ROBERT “BUDDY” BLATTNER

President’s Choice Award

“Buddy” Blattner was the radio voice of the NBA’s St. Louis Hawks in the 1950s. A longtime baseball broadcaster, and former world champion table tennis player, Blattner was chosen for the first President’s Choice Award for Special Achievement.

Blattner went to Beaumont High School, where he was a gifted athlete. At age 15, he won the St. Louis and Missouri state table tennis championships. At 16 and 17, he traveled to Czechoslovakia and Austria with the U.S. team, winning a world doubles title. He also was an accomplished tennis player and continued to win championships into his 80s.

Buddy_BlattnerHe began his baseball career with the Cardinals in 1942, then missed the next three seasons while serving in the Navy. He returned to baseball as the second baseman for the New York Giants in 1946 and had his best season, hitting .255 with 11 homers. He spent two more seasons in New York before finishing his career with the Phillies in 1949. He hit .247 in 713 career atbats.

However, Blattner’s greatest success came as a broadcaster, where he was one of the first athletes to go from the field to the booth. He partnered first with Dizzy Dean on the radio, calling St. Louis Browns games in the 1950s, doing play-by-play on nationally televised games for ABC in 1953 and 1954, and for CBS from 1955 through 1959. He also spent one season broadcasting Cardinals games alongside Harry Caray in 1960.

Blattner was the straight man and translator for Dean’s extremely colorful commentary. “People liked (Dean) giving everything but the score, but they wanted me to restore sanity,” Blattner said.

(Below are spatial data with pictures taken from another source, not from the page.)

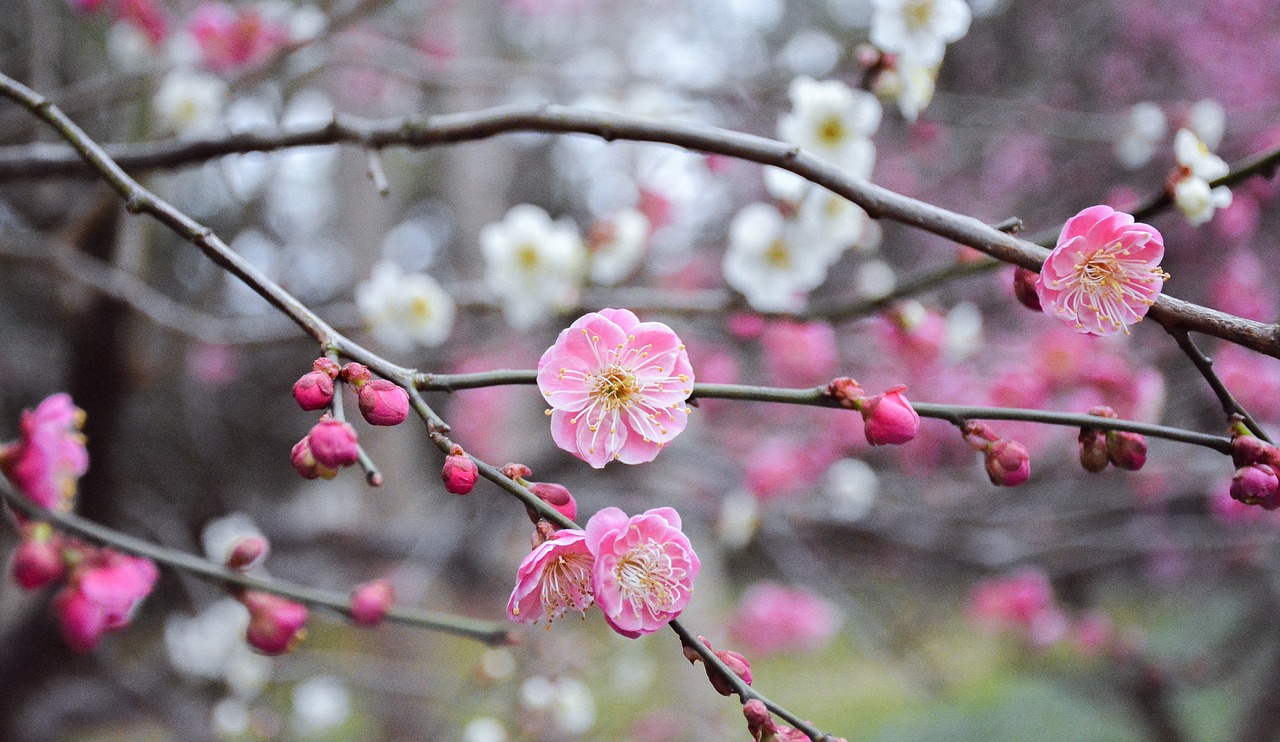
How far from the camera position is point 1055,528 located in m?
3.65

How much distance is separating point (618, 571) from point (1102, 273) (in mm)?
526

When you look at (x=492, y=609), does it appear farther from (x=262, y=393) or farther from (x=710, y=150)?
(x=710, y=150)

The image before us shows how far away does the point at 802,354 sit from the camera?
2729mm

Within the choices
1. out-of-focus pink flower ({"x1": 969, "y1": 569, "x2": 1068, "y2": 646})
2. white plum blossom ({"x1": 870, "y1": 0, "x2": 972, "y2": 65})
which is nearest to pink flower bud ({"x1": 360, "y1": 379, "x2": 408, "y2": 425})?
white plum blossom ({"x1": 870, "y1": 0, "x2": 972, "y2": 65})

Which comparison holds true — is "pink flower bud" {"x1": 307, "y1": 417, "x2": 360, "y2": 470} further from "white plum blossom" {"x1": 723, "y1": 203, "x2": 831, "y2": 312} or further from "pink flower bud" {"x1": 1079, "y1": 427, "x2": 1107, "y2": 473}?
"white plum blossom" {"x1": 723, "y1": 203, "x2": 831, "y2": 312}

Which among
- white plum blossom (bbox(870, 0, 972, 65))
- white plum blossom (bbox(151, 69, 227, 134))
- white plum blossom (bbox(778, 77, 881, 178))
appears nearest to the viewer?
white plum blossom (bbox(870, 0, 972, 65))

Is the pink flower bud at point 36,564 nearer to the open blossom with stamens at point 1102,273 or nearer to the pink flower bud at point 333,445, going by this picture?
the pink flower bud at point 333,445

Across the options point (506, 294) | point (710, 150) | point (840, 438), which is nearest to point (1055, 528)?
point (840, 438)

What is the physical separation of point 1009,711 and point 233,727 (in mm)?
4736

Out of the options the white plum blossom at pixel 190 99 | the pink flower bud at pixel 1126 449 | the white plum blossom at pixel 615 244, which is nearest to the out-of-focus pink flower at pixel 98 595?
the pink flower bud at pixel 1126 449

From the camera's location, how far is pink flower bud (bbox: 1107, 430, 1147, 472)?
2.41 ft

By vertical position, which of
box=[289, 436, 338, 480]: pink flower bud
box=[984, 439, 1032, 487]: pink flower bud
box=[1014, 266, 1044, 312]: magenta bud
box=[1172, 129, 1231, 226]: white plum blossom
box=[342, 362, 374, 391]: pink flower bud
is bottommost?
box=[289, 436, 338, 480]: pink flower bud

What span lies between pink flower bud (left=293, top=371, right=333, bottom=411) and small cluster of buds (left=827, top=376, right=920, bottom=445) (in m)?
0.43

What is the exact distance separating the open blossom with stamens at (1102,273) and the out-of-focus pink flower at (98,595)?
1.03 meters
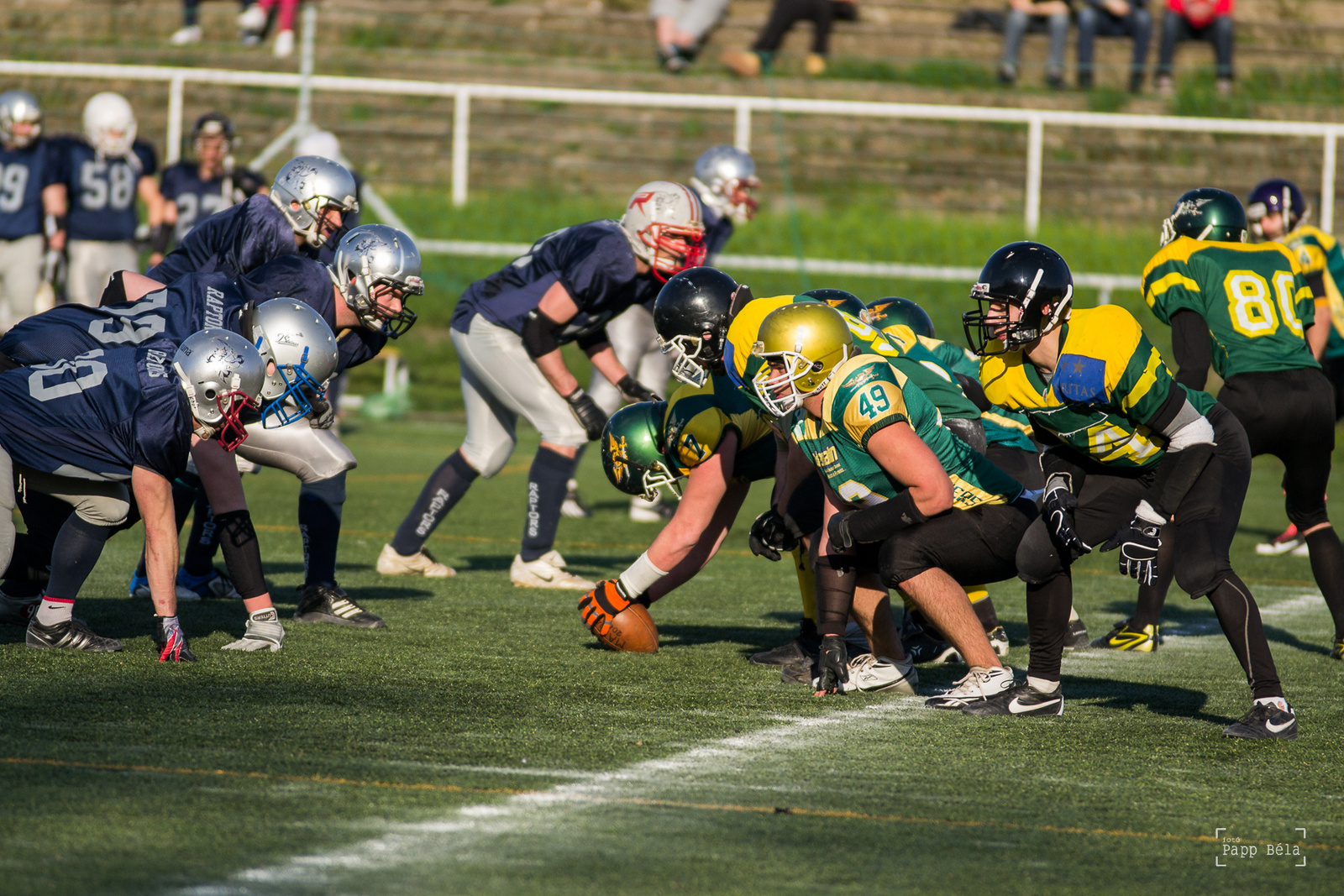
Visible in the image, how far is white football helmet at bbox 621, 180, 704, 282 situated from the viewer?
24.1 ft

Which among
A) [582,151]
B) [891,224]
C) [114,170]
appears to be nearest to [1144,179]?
[891,224]

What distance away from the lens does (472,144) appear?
17984 millimetres

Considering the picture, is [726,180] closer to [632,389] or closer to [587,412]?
[632,389]

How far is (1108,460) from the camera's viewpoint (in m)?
5.09

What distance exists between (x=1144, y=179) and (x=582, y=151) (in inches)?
253

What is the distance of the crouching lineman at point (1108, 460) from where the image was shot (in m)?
4.77

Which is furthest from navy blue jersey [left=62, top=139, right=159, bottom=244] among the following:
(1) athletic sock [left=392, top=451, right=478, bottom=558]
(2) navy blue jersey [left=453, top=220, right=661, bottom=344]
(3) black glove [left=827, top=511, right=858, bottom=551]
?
(3) black glove [left=827, top=511, right=858, bottom=551]

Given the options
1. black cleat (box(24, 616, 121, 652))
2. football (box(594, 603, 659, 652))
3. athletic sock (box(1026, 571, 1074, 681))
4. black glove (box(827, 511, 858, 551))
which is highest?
black glove (box(827, 511, 858, 551))

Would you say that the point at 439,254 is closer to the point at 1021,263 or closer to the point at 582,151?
the point at 582,151

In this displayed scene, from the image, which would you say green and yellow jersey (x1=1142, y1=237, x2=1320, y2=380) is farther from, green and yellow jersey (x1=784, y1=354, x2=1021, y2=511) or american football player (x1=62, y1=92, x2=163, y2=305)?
american football player (x1=62, y1=92, x2=163, y2=305)

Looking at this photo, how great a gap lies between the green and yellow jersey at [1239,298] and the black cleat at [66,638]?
4226 mm

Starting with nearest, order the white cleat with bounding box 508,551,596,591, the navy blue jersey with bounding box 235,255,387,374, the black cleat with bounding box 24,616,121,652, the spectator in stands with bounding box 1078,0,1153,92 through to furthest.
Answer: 1. the black cleat with bounding box 24,616,121,652
2. the navy blue jersey with bounding box 235,255,387,374
3. the white cleat with bounding box 508,551,596,591
4. the spectator in stands with bounding box 1078,0,1153,92

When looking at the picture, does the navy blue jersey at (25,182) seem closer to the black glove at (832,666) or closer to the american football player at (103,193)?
the american football player at (103,193)

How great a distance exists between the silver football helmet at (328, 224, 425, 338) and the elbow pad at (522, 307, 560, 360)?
114 centimetres
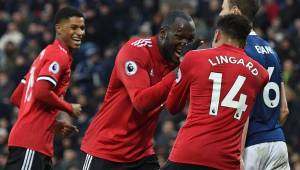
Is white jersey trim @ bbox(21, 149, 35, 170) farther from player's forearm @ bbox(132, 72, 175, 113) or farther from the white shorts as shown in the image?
the white shorts

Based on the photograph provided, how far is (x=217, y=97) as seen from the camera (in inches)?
282

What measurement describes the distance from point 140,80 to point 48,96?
1.11m

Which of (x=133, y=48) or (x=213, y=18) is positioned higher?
(x=133, y=48)

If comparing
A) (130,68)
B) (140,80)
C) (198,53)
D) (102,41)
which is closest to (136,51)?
(130,68)

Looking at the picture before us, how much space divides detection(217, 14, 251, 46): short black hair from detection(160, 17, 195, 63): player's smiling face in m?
0.65

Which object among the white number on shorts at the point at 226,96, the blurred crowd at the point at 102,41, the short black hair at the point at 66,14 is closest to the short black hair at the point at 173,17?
the white number on shorts at the point at 226,96

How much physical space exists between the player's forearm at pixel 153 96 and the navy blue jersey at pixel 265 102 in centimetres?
71

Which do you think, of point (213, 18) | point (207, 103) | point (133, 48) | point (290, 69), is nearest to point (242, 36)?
point (207, 103)

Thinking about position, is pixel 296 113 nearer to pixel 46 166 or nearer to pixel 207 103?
pixel 46 166

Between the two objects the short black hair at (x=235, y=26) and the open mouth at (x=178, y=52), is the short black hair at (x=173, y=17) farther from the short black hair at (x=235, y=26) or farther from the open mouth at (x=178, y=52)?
the short black hair at (x=235, y=26)

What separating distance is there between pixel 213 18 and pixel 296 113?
205 inches

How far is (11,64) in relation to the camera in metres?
20.4

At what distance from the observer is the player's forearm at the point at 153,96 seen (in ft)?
25.1

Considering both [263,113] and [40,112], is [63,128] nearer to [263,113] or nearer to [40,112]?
[40,112]
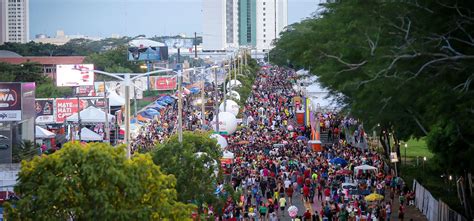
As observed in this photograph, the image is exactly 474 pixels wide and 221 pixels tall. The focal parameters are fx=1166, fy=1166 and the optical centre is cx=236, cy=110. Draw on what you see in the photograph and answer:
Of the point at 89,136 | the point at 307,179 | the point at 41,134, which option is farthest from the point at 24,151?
the point at 307,179

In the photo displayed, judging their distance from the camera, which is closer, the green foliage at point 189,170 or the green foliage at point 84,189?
the green foliage at point 84,189

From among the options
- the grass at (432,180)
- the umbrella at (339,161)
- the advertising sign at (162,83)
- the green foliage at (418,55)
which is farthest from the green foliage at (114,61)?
the green foliage at (418,55)

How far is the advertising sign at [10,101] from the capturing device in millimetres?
50281

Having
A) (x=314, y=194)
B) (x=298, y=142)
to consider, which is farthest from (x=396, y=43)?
(x=298, y=142)

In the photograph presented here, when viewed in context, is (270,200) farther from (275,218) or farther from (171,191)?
(171,191)

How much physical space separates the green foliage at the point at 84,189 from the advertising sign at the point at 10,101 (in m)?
26.5

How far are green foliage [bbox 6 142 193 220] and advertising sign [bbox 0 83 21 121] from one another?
26.5m

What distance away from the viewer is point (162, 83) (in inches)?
4815

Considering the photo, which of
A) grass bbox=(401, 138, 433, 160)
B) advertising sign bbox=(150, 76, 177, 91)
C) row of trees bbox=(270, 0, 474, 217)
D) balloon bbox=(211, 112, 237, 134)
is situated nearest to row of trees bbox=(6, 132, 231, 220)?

Blattner, however, endeared himself to St. Louis fans most as the voice of the Hawks. He gave the players nicknames — Cliff Hagan was Lil Abner — and was recognized for his signature call after a foul, saying, “They’re walking the right way!” or “They’re walking the wrong way!”

“He was instrumental as far as being a major part of the St. Louis Hawks in that era,” said Al Ferrari, who played for the Hawks from 1955 to 1962. “Things were going so well and he was every bit as important as any of the players, primarily with his nicknames. He made a love affair with the fans and players from behind the microphone.”

Blattner also broadcast Los Angeles/California Angels games from 1962-1968 and was one of the original broadcasters for the Kansas City Royals when they entered the A.L. in 1969. He stayed with them through 1975.

Blattner, however, was perhaps most proud of the Buddy Fund, a charitable organization he founded in 1962, after he retired from the broadcasting booth. The group donates sports equipment to disabled and underprivileged children in the St. Louis area. “He felt that sports can be a big part of a child’s life,” said Charley Young, his son-in-law, who runs the Buddy Fund. “He felt sports had done that for him and really made his life a wonderful life.”

Blattner is enshrined in the U.S. Table Tennis Association Hall of Fame and the Missouri Sports Hall of Fame. He died of complications of lung cancer on Sept. 4, 2009 at age 89.